Somente cerca de 25% dos alunos com idades entre 19 e 24 anos ingressam na universidade, segundo dados do Ministério da Educação. As instituições privadas concentram a maioria das matrículas, quase 80%.

O especialista em Pesquisa e Dados na Fundação Itaú Alan Valadares afirma que o ensino superior precisa “urgentemente” deixar de ser visto como única “grande oportunidade de formação profissional.”

Modalidade de ensino que mais cresceu na educação básica no último ano, chegando a 2,4 milhões de estudantes (alta de 12% de 2022 para 2023), a Educação Profissional e Tecnológica pode ser oferecida integrada ao ensino médio, mas também abrange cursos de qualificação profissional e de ensino superior, de graduação e pós, nos chamados tecnólogos.

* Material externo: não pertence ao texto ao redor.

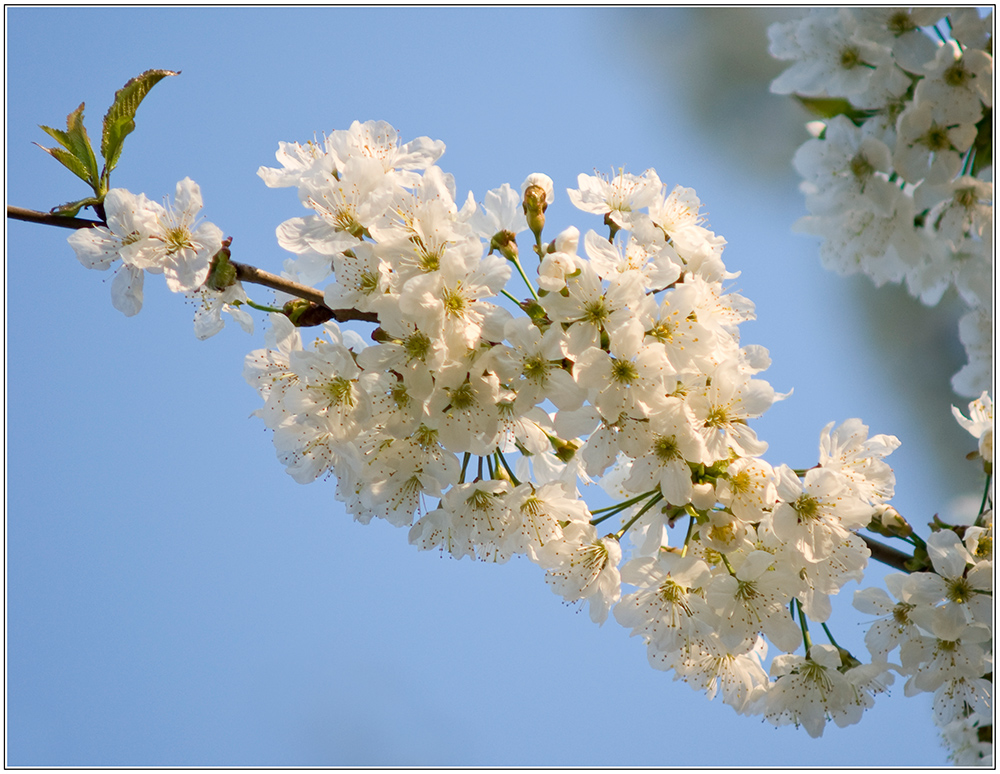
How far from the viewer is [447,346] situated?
1.19m

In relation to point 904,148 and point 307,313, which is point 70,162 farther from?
point 904,148

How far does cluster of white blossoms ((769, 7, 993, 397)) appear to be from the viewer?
4.00 ft

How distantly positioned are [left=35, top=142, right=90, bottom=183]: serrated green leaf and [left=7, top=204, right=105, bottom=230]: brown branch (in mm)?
70

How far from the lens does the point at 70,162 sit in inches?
49.9

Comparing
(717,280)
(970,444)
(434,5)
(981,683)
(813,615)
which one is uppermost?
(434,5)

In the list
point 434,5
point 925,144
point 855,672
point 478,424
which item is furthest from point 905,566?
point 434,5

A Fundação Itaú apoia a estruturação e expansão da Educação Profissional e Tecnológica em 16 redes estaduais brasileiras. “Nosso trabalho é focado na educação profissional no nível médio porque para nós é a etapa mais importante a ser investida hoje. É onde a gente enxerga uma saída importante para o país”, afirma Valadares, que participou do Reconstrução da Educação, evento promovido pelo Estadão e que discutiu caminhos para melhorar o ensino no Brasil (veja como foi).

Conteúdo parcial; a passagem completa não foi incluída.